- The emblem of The National Security Committee
- Flag of the National Security Committee

Agency overview
- Formed: June 30, 2025
- Preceding agency: Anti-Corruption Agency;

Jurisdictional structure
- Operations jurisdiction: Kazakhstan Kazakhstan

Operational structure
- Headquarters: 010000, Seifullin St., 37, Astana
- Agency executive: Nurjan Kussainov, Head of Service;
- Parent agency: National Security Committee

= Anti-Corruption Service of the National Security Committee (Kazakhstan) =

The Anti-Corruption Service of the National Security Committee of the Republic of Kazakhstan (Қазақстан Республикасы Ұлттық қауіпсіздік комитетінің Сыбайлас жемқорлыққа қарсы іс-қимыл қызметі; Служба по противодействию коррупции Комитета национальной безопасности Республики Казахстан) is a specialized agency within the National Security Committee, created in 2025 through the reorganization of the Anti-Corruption Agency. It is responsible for detecting, preventing, uncovering and investigating corruption offences.

== History ==

=== Tax Police Committee (1999 – 2001) ===
On May 6, 1999, by president of Kazakhstan Nursultan Nazarbayev's decree No. 82, the Tax Police Committee under the Finance ministry was established to replace abolished departments of Finance ministry and the Internal Affairs ministry.

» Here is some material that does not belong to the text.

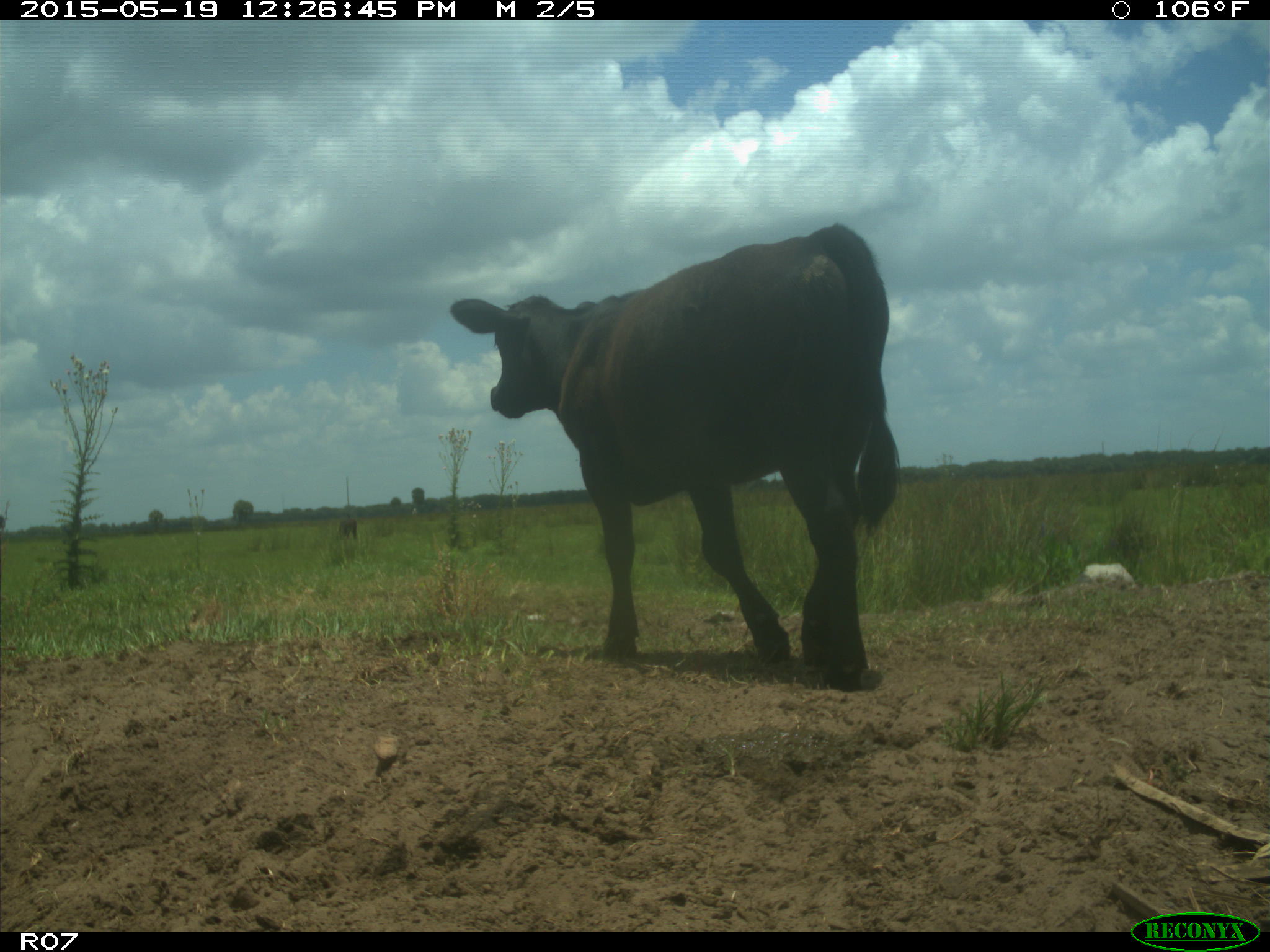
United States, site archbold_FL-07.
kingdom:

The Committee was tasked with preventing, detecting and investigating tax evasion and other economic offences, developing policy in this area, and cooperating with foreign partners.

=== Financial Police Agency (2001 – 2003) ===
On January 22, 2001, by Nazarbayev's decree, the Tax Police Committee of the Finance ministry and the Tax Police Academy of the State Revenues ministry were incorporated into the newly created Financial Police Agency to prevent and suppress violations in the economic and financial spheres.

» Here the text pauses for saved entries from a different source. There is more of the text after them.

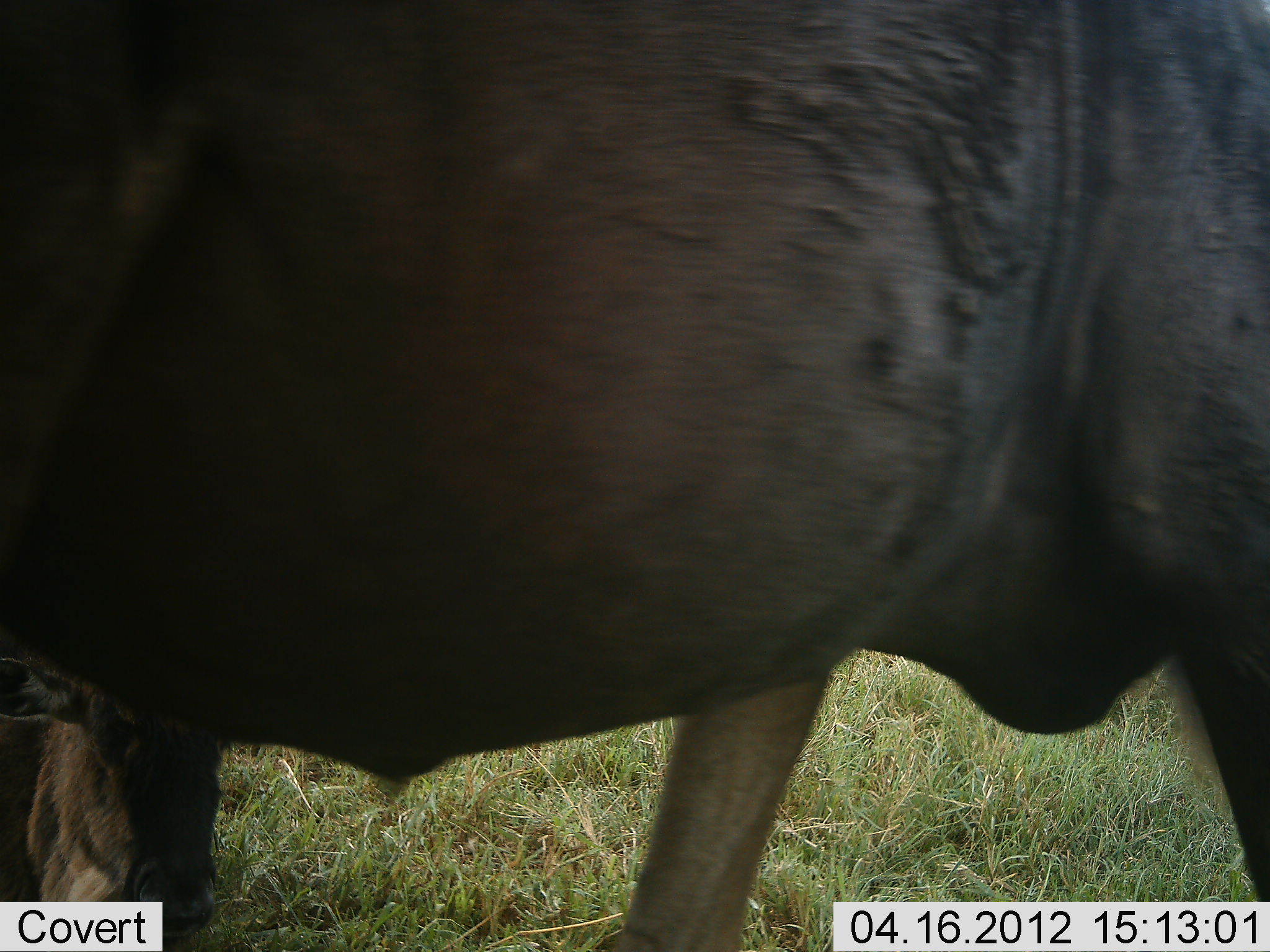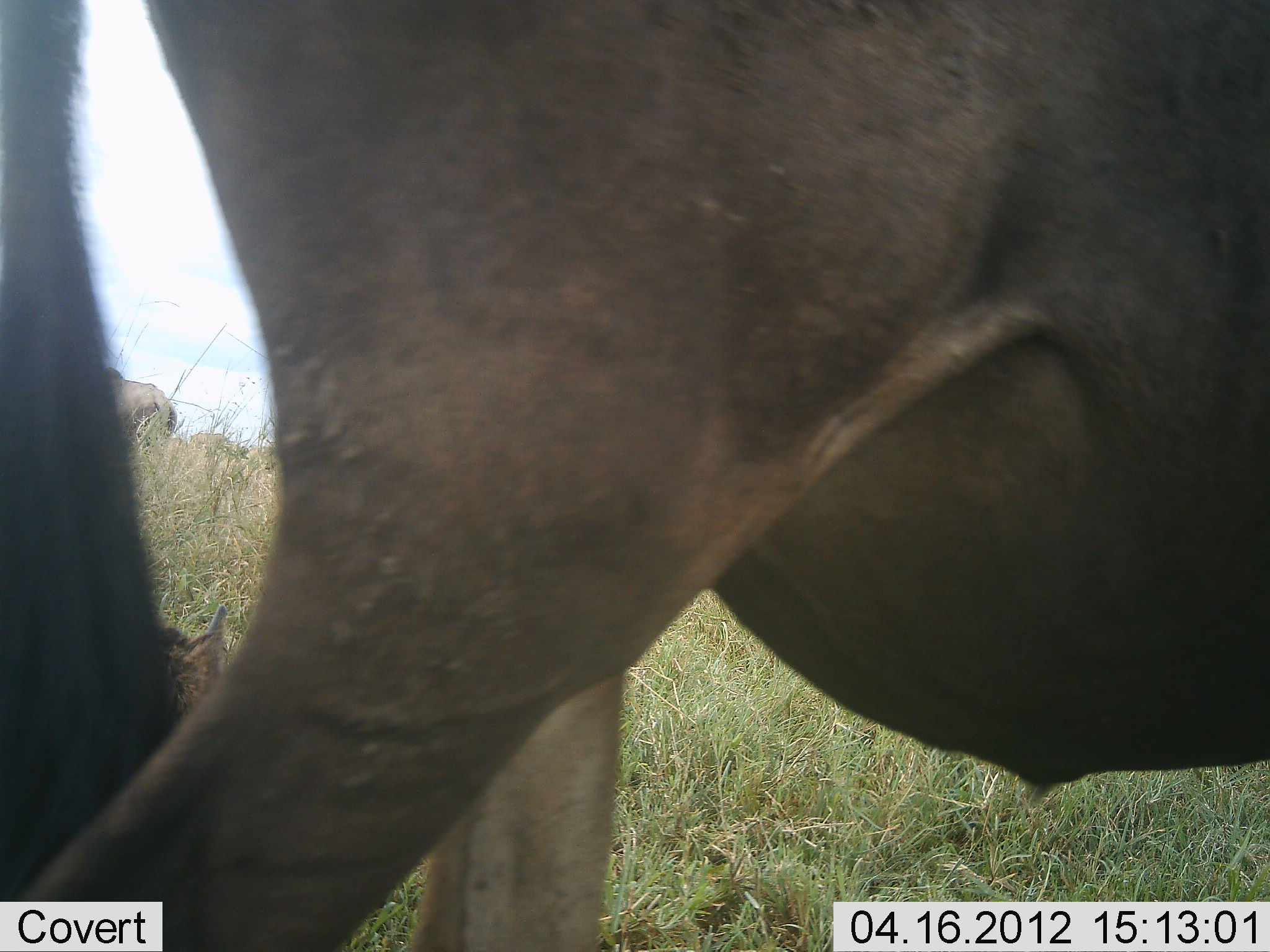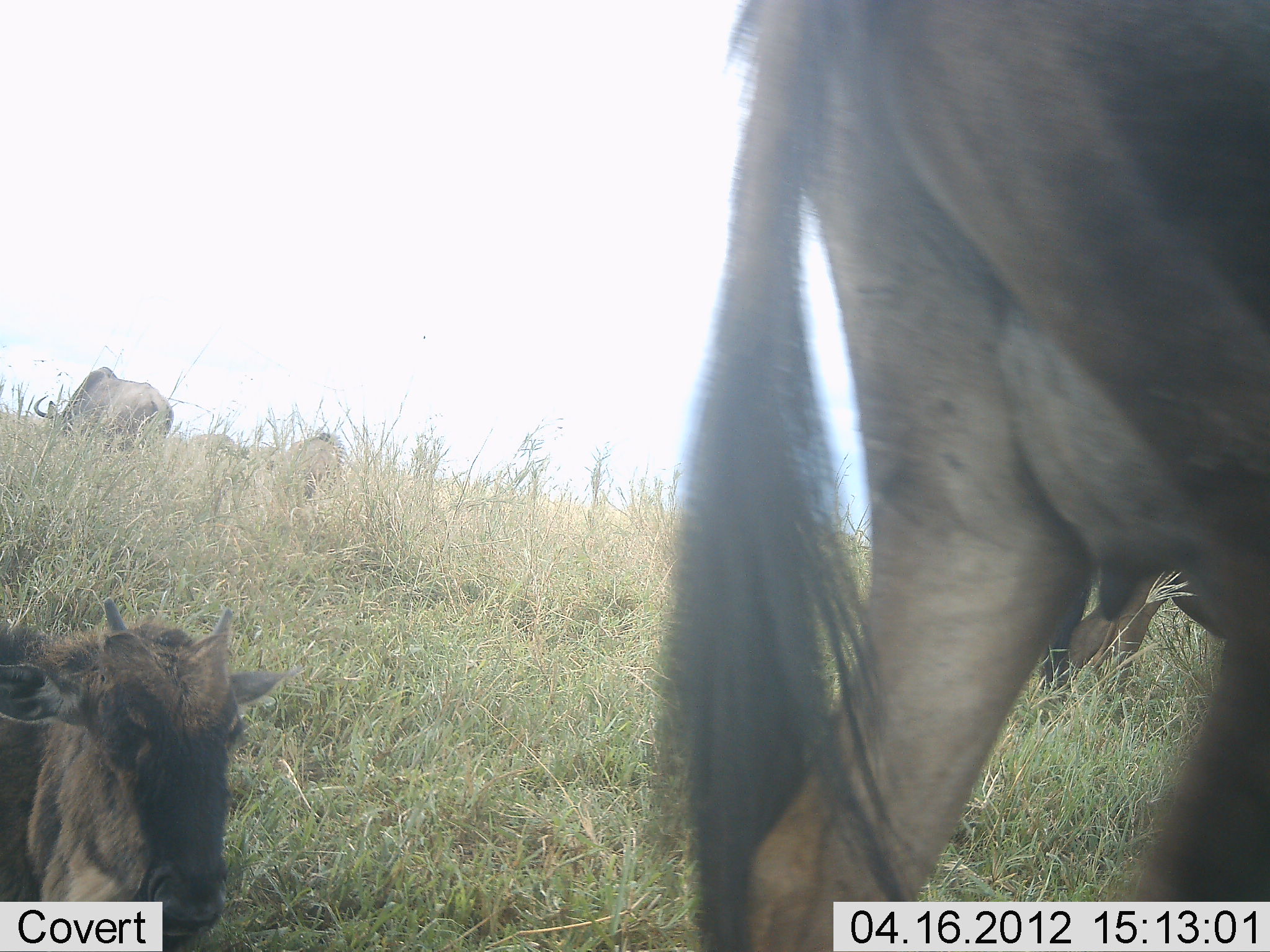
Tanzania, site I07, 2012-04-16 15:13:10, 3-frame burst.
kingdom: Animalia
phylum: Chordata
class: Mammalia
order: Artiodactyla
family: Bovidae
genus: Connochaetes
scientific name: Connochaetes taurinus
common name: blue wildebeest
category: wildebeest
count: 4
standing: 36%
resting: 64%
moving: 92%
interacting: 0%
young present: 40%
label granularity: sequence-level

=== Agency for Combating Economic and Corruption Crimes (2003 – 2014) ===
On December 23, 2003, the Financial Police Agency was abolished and replaced by the Agency for Combating Economic and Corruption Crimes (Financial Police), to which the investigative powers of the Internal Affairs ministry in relation to economic and corruption crimes were transferred. The new Agency was initially subordinate to the Government and, from February 25, 2005, to the president.

=== Agency for Civil Service Affairs and Anti-Corruption (2014 – 2015) ===
On August 6, 2014 the Agency for Combating Economic and Corruption Crimes and the Agency for Civil Service Affairs were merged into the Agency for Civil Service Affairs and Anti-Corruption.

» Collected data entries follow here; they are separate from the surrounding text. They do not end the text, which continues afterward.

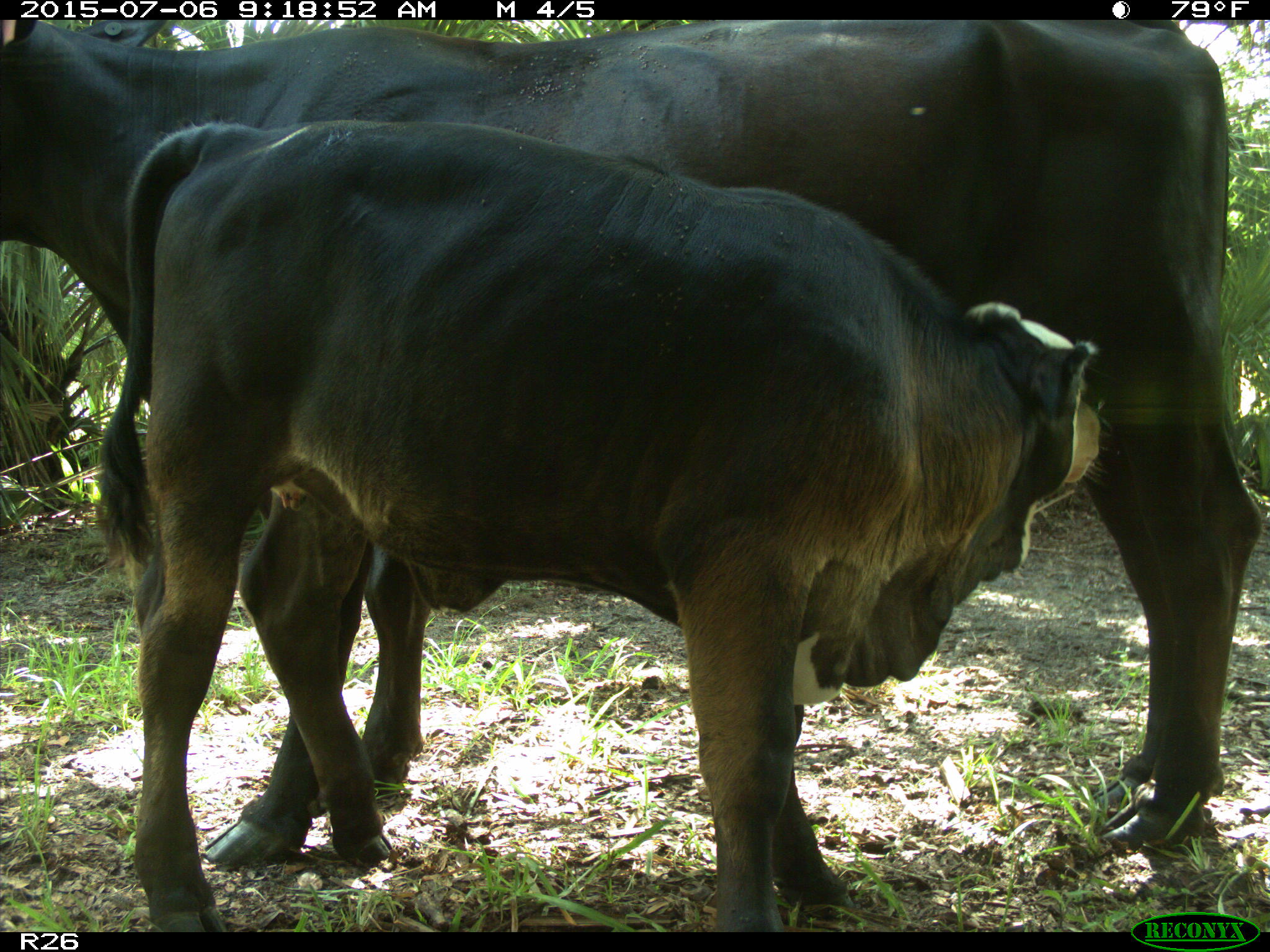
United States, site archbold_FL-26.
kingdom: Animalia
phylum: Chordata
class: Mammalia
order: Artiodactyla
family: Bovidae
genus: Bos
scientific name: Bos taurus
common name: domestic cow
Bos taurus (domestic cow).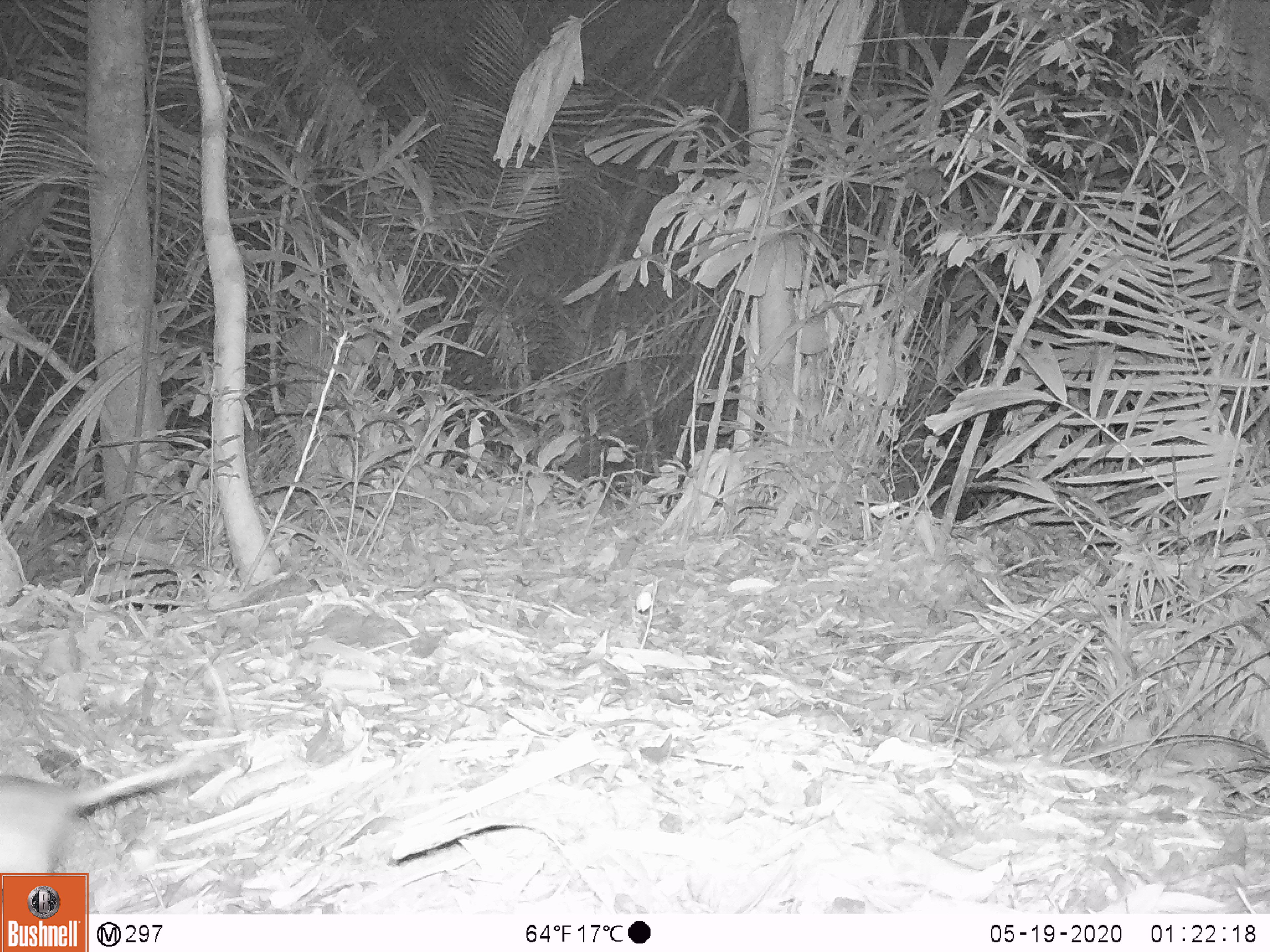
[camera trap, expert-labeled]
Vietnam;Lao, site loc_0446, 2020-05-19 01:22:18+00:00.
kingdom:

=== National Bureau for Anti-Corruption of the Civil Service Affairs ministry (2015 – 2016) ===
On December 11, 2015, that agency was reorganised into the Ministry of Civil Service Affairs, and the National Bureau for Anti-Corruption was established within it.

=== Agency for Civil Service Affairs and Anti-Corruption (2016 – 2019) ===
On September 13, 2016, the Ministry was again transformed into the Agency for Civil Service Affairs and Anti-Corruption, and the National Bureau was returned to its structure.

=== Anti-Corruption Agency (2019 – 2025) ===
On June 13, 2019, by president Kassym-Jomart Tokayev's decree, the National Bureau was separated from the Agency and reorganised as the Anti-Corruption Agency, subordinate to the president.

=== Anti-Corruption Service of the National Security Committee (2025 – ) ===
On June 30, 2025, the Anti-Corruption Agency was incorporated into the National Security Committee and became the Anti-Corruption Service of the National Security Committee.

== Function ==

- Detecting, preventing, uncovering and conducting pre-trial investigations of corruption offences.
- Developing proposals for the formulation and implementation of national anti‑corruption policy.
- Cooperating with state bodies and other anti‑corruption actors.
- The Service is authorised to act on behalf of the state in civil‑law matters.
- Ensure that Service personnel comply with anti‑corruption legislation.
- Submit proposals to state bodies and organisations to eliminate the causes and conditions that facilitate corruption.
=== Powers of the agency ===
- Request and receive, in the prescribed manner, necessary information from individuals and legal entities.
- Conduct operational-search activities and apply procedural coercive measures within the framework of investigations.
- Engage specialists and experts to carry out examinations when corruption is detected.